An FCA is an agreement regarding grid connection by the TSO, which puts restrictions on the asset. It could be limiting your ramp rate to 15 minutes or saying you cannot charge or discharge during certain windows.
“If we talk about a more efficient market, we would see that BESS would be allowed to be more flexible as an asset. It would be allowed to trade across all these available revenue streams, and the grid would get better and better in terms of how it utilises it, which would mean enabling more markets or more services for BESS.”
“But that again depends on then how they see flex and whether they see it more as a burden to be able to integrate that within their existing systems, which are not necessarily fit for purpose.”
“The FCAs show that the TSO systems are unable to integrate BESS, which is a very fast acting technology and could be utilised to manage the system as well.”
“It’s not the case that every grid offer in Germany is an FCA. But now the more and more we talk to asset owners, it seems like most if not all assets have some limitation or some arbitrary restriction being put on it. And those restrictions may also change in future.
Denmark
From being relatively quiet in the prior period, grid-scale BESS project final investment decisions (FIDs) have come thick and fast in the past six months. Alongside Kvosted going into operation (surpassing a 43MWh project as the country’s largest) FIDs on projects have been announced by Greenvolt (110MWh), Infranode (120MWh) and Copenhagen Energy (53MWh).

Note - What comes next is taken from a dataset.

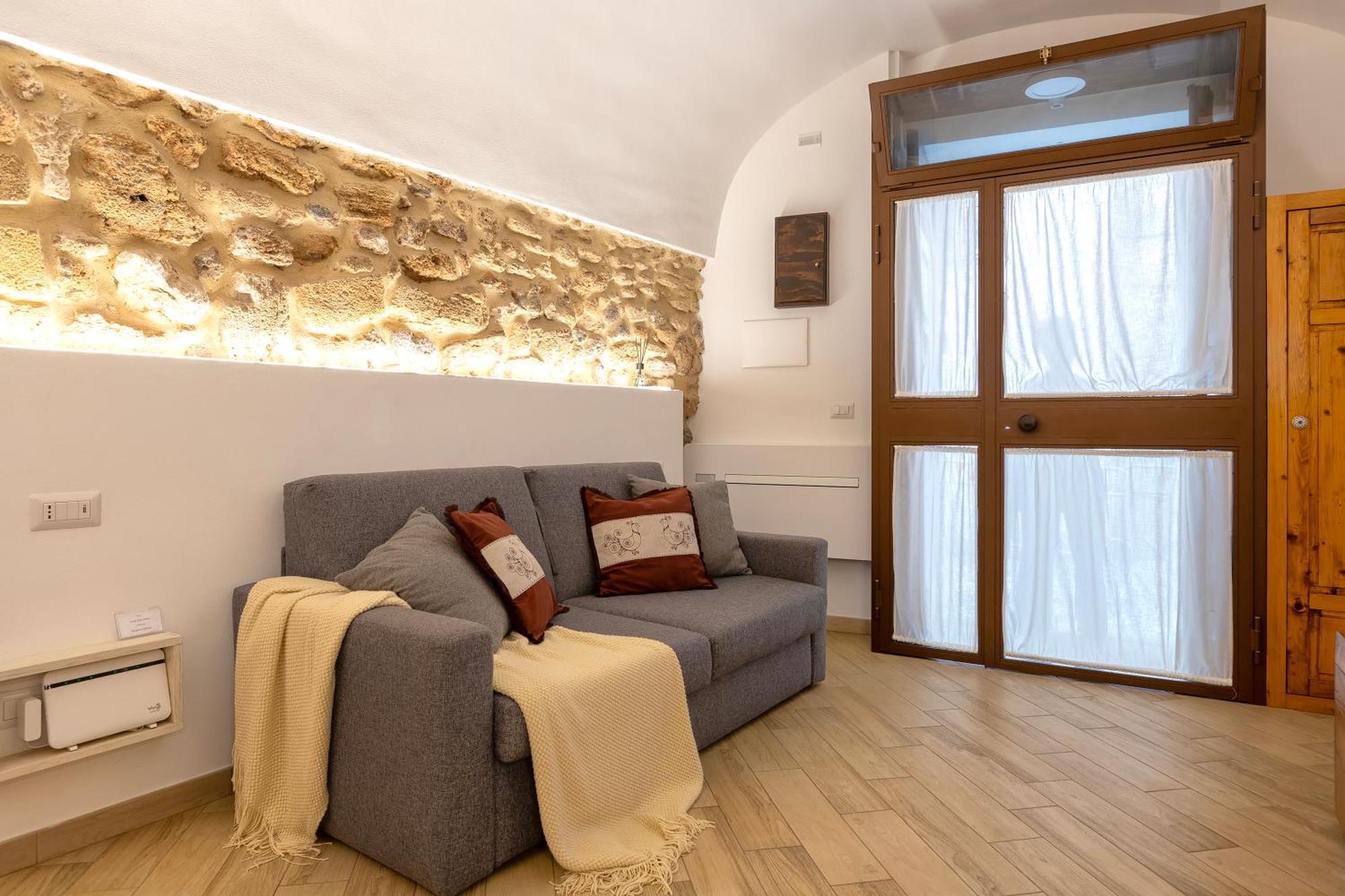 Dentro Le Mura Alghero Kültér fotó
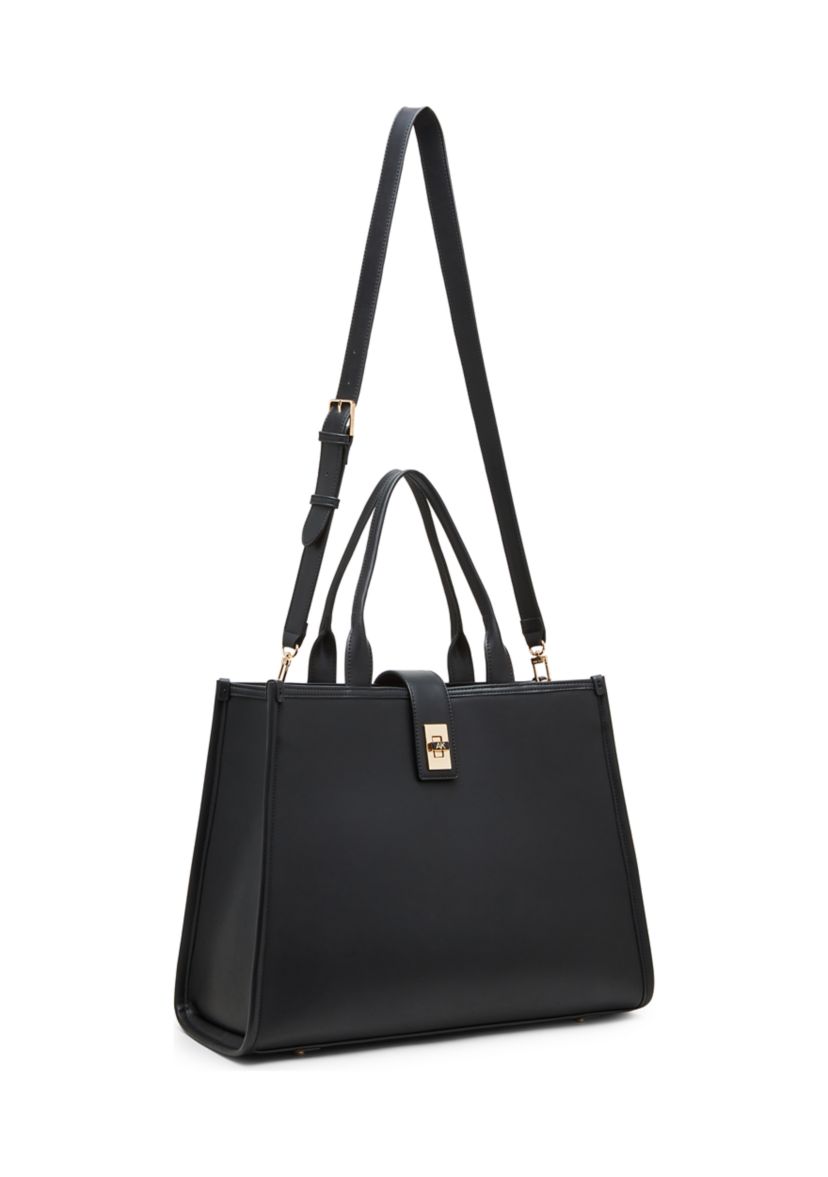 Tapered Tote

Javed explained that Denmark’s electricity market has unique characteristics and challenges.
“Denmark is a bit different from other grids in the sense that it’s a zonal market. So you have DK1 which is interconnected with Germany and you have DK2 which is interconnected with Sweden,” she says.
“It is a small country with a very high wind, wind capacity, which drives the need for flexibility in terms of unlocking BESS. It’s a very liquid market, also interconnected with Germany, which has similar similar dynamics, with regards to liquidity as well as volatility.”
“We have talked about regulatory hurdles with regards to other markets. In Denmark, for instance, you have a different hurdle, which is that if you’re a standalone asset charging from the grid, you are seen as a consumption asset and you need to pay tariffs, which could be quite high. That then drives the need for co-location.”
“Because then if you’re an asset co-located with solar, you could charge the battery without paying those tariffs and then discharge with favourable pricing conditions.”